What is required: A verbatim copy of the data below is the required output.

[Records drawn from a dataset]
----------------

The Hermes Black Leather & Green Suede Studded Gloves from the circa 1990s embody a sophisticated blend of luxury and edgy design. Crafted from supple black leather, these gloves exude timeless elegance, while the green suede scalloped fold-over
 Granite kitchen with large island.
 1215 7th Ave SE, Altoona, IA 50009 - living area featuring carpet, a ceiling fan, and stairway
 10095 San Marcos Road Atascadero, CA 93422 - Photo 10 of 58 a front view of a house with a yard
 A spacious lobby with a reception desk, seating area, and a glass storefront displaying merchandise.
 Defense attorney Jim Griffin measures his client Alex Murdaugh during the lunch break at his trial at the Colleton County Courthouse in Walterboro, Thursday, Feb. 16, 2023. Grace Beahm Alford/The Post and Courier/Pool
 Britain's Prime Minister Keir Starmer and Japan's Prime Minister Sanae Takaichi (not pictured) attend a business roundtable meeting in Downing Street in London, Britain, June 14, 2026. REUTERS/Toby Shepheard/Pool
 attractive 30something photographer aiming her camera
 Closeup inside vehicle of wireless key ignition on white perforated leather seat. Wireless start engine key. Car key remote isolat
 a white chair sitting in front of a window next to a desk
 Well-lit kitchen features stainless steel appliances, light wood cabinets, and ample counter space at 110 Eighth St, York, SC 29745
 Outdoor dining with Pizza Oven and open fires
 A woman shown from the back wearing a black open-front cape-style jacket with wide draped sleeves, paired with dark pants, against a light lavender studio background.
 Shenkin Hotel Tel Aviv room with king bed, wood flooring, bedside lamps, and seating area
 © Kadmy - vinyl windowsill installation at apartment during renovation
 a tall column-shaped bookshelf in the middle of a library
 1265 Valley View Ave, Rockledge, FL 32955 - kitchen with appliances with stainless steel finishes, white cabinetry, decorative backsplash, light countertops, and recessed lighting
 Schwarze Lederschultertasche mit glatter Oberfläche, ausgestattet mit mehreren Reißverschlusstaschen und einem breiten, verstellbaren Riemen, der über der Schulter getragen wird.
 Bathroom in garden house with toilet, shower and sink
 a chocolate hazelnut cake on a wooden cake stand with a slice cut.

----------------

Answer for this exercise:
The Hermes Black Leather & Green Suede Studded Gloves from the circa 1990s embody a sophisticated blend of luxury and edgy design. Crafted from supple black leather, these gloves exude timeless elegance, while the green suede scalloped fold-over
 Granite kitchen with large island.
 1215 7th Ave SE, Altoona, IA 50009 - living area featuring carpet, a ceiling fan, and stairway
 10095 San Marcos Road Atascadero, CA 93422 - Photo 10 of 58 a front view of a house with a yard
 A spacious lobby with a reception desk, seating area, and a glass storefront displaying merchandise.
 Defense attorney Jim Griffin measures his client Alex Murdaugh during the lunch break at his trial at the Colleton County Courthouse in Walterboro, Thursday, Feb. 16, 2023. Grace Beahm Alford/The Post and Courier/Pool
 Britain's Prime Minister Keir Starmer and Japan's Prime Minister Sanae Takaichi (not pictured) attend a business roundtable meeting in Downing Street in London, Britain, June 14, 2026. REUTERS/Toby Shepheard/Pool
 attractive 30something photographer aiming her camera
 Closeup inside vehicle of wireless key ignition on white perforated leather seat. Wireless start engine key. Car key remote isolat
 a white chair sitting in front of a window next to a desk
 Well-lit kitchen features stainless steel appliances, light wood cabinets, and ample counter space at 110 Eighth St, York, SC 29745
 Outdoor dining with Pizza Oven and open fires
 A woman shown from the back wearing a black open-front cape-style jacket with wide draped sleeves, paired with dark pants, against a light lavender studio background.
 Shenkin Hotel Tel Aviv room with king bed, wood flooring, bedside lamps, and seating area
 © Kadmy - vinyl windowsill installation at apartment during renovation
 a tall column-shaped bookshelf in the middle of a library
 1265 Valley View Ave, Rockledge, FL 32955 - kitchen with appliances with stainless steel finishes, white cabinetry, decorative backsplash, light countertops, and recessed lighting
 Schwarze Lederschultertasche mit glatter Oberfläche, ausgestattet mit mehreren Reißverschlusstaschen und einem breiten, verstellbaren Riemen, der über der Schulter getragen wird.
 Bathroom in garden house with toilet, shower and sink
 a chocolate hazelnut cake on a wooden cake stand with a slice cut.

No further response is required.